A “wealth tax” is immediate, patent redistribution of wealth. A generation ago it was called communistic. Now, dubbing it socialistic is the euphemistic defense currently used by conservatives. But because “socialism” has been so twisted and redefined in America’s current politics responding to that defense isn’t very useful.

What Elizabeth Warren means by promoting her wealth tax is a simple flat percentage on individual wealth in excess of $50 million. She’s starting with 2%.

South Africans are still grappling with a variety of proposals made as early as a decade ago of between 3-7% on incomes greater than $100,000. Since South Africa’s GDP per capita is about a tenth of America’s, South Africa’s wealth tax proposals would have a much greater impact on its wealthy than America’s.

But because South Africa’s wealth disparity (percentage of the population and actual levels of wealth compared to those in poorer groups) is greater than America’s, the proposals being discussed in both countries would roughly generate about the same level of benefit, i.e. new revenue.

The arguments in both countries for the tax are roughly the same:

  1. A wealth tax is fixed, not progressive.
  2. A wealth tax forces the government to determine the wealth of individuals leading to better statistics.
  3. The massive benefits earned can in one fell stroke eliminate enormous disparity.
  4. The tax is a single event tax, not a recurring one.

The arguments against the tax are also similar in both our countries.

  1. & 2. are combined in the argument that the determination of individual wealth is biased.
  2. The benefits, such as reducing student debt, don’t fix the problem.
  3. The tax will not be a one-off assessment but will become recurring.

“Trickle down economics” as an argument against taxing the rich seems to have gone by the wayside in both countries, as it should. So the past generational arguments that greater wealth at the top will ultimately seep down to greater wealth below has been pretty much discarded.

It seems to be recognized by both societies that income inequality is bad. That’s rather new and a great step forward.

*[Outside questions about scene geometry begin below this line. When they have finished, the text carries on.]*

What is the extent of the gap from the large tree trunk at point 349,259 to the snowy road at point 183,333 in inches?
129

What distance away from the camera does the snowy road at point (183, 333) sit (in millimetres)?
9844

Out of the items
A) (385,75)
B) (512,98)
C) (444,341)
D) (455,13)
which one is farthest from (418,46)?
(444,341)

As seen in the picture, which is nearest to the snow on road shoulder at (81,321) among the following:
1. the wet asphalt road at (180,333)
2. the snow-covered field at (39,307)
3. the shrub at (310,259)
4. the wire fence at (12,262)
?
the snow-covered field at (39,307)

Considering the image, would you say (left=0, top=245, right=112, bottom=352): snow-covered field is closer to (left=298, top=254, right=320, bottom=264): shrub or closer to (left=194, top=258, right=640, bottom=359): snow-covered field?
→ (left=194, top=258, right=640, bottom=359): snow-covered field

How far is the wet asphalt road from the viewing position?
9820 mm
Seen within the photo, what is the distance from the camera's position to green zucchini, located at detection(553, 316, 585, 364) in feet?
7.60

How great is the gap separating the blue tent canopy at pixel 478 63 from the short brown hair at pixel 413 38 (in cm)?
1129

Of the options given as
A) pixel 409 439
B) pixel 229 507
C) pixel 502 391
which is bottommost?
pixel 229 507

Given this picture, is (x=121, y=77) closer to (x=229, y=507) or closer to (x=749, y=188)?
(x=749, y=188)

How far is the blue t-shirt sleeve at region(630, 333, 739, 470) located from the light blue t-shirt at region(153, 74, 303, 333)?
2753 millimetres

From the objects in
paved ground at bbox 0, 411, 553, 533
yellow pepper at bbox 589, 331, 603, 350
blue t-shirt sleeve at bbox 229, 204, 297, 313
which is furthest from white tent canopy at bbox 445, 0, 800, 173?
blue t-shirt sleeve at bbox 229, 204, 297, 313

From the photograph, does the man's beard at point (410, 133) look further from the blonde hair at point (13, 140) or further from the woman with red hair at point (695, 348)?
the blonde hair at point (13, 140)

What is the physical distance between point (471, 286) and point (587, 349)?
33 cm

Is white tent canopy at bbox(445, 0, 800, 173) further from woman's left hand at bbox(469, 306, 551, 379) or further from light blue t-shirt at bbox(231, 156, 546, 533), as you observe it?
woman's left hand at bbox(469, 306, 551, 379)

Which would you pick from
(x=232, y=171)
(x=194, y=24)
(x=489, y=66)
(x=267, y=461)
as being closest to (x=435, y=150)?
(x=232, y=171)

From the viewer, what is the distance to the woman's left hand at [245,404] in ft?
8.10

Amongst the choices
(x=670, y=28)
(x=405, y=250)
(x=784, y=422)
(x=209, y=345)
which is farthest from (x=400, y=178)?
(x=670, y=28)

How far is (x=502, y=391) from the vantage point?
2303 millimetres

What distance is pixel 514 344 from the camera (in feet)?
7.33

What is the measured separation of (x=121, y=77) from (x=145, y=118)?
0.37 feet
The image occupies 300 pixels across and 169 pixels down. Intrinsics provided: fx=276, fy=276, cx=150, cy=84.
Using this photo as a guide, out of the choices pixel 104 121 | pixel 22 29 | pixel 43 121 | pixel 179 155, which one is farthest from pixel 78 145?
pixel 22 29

Getting into the arguments pro and con is complicated and lengthy, and if interested you ought to pursue it yourself. This blog isn’t going to do so. This blog is to let us in America know what could happen here to Sen. Warren’s proposal by understanding the already played out politics of South Africa, which is several years ahead of us.

The person in charge of proposing South Africa’s 2017 budget (in 2016) was the Minister of Finance, Pravin Gordhan, an accomplished financial wizard who was a famous anti-apartheid activist.

He started out just like Elizabeth Warren is starting out, now, but once in government committees and legislatures it became one of the most complex tax laws ever enacted in a democratic world:

By April of 2017 this simple single tax on a certain level of wealth had become a complicated additional tax bracket with a cabinet of loopholes. Alas, democracy working capitalism.

But the government prevailed and the much maligned notion of a “wealth tax” survived all sorts of revisions and became law.

Guess what. It didn’t work so well. Everything from projections of revenue to the actual collection of the tax were embarrassingly wrong.

So South African “wealth tax” advocates are now back to square one. This four-year setback does not now bode well for any future “wealth tax,” since it more or less failed so badly the first time around.

Lesson-that-better-be-learned: Stick to the original idea. It’s a good one because it’s a simple one. If it ceases to be simple, it loses its value altogether. Don’t replicate South Africa.